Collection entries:
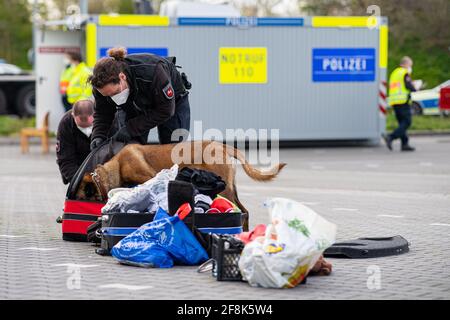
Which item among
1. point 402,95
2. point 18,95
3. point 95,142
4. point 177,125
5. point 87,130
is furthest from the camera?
point 18,95

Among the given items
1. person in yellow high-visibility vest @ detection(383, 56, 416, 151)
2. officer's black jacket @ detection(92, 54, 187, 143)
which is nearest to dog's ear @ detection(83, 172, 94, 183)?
officer's black jacket @ detection(92, 54, 187, 143)

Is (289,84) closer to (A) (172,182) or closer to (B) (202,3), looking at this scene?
(B) (202,3)

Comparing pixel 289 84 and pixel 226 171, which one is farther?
pixel 289 84

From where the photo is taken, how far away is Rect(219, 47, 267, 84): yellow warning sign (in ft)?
69.6

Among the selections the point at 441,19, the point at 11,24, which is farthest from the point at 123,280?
the point at 11,24

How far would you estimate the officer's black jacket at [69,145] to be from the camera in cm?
939

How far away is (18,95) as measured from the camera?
3281 cm

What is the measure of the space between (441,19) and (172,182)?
30.4m

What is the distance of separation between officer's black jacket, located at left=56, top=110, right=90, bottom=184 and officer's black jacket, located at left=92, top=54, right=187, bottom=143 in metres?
0.77

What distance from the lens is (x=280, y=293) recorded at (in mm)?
6113

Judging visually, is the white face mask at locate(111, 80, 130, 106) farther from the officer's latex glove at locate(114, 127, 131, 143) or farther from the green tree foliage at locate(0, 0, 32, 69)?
the green tree foliage at locate(0, 0, 32, 69)

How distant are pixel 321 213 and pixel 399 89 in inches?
397

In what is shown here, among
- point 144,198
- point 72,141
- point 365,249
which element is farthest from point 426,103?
point 144,198

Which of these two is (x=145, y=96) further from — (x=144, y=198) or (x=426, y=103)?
(x=426, y=103)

What the exercise asks
Please copy out the data word for word, starting at the line that contains "Among the selections" and ending at the last line of the data.

Exercise result
Among the selections the point at 441,19, the point at 11,24, which is farthest from the point at 123,280?
the point at 11,24

How far would you estimate the officer's black jacket at [69,145] to be from the camera in cm?
939

How far away is (18,95) as measured from the camera?
3281 cm

What is the measure of the space between (441,19) and (172,182)?
30.4m

What is the distance of separation between officer's black jacket, located at left=56, top=110, right=90, bottom=184 and officer's black jacket, located at left=92, top=54, right=187, bottom=143 in metres?
0.77

What distance from the lens is (x=280, y=293) recorded at (in mm)?
6113

Judging visually, is the white face mask at locate(111, 80, 130, 106) farther from the officer's latex glove at locate(114, 127, 131, 143) or farther from the green tree foliage at locate(0, 0, 32, 69)?
the green tree foliage at locate(0, 0, 32, 69)

How distant are pixel 321 213 and pixel 399 89 in inches?
397

In what is shown here, among
- point 144,198
- point 72,141
- point 365,249
which element is farthest from point 426,103?
point 144,198

Which of these two is (x=145, y=96) further from — (x=144, y=198) or (x=426, y=103)?
(x=426, y=103)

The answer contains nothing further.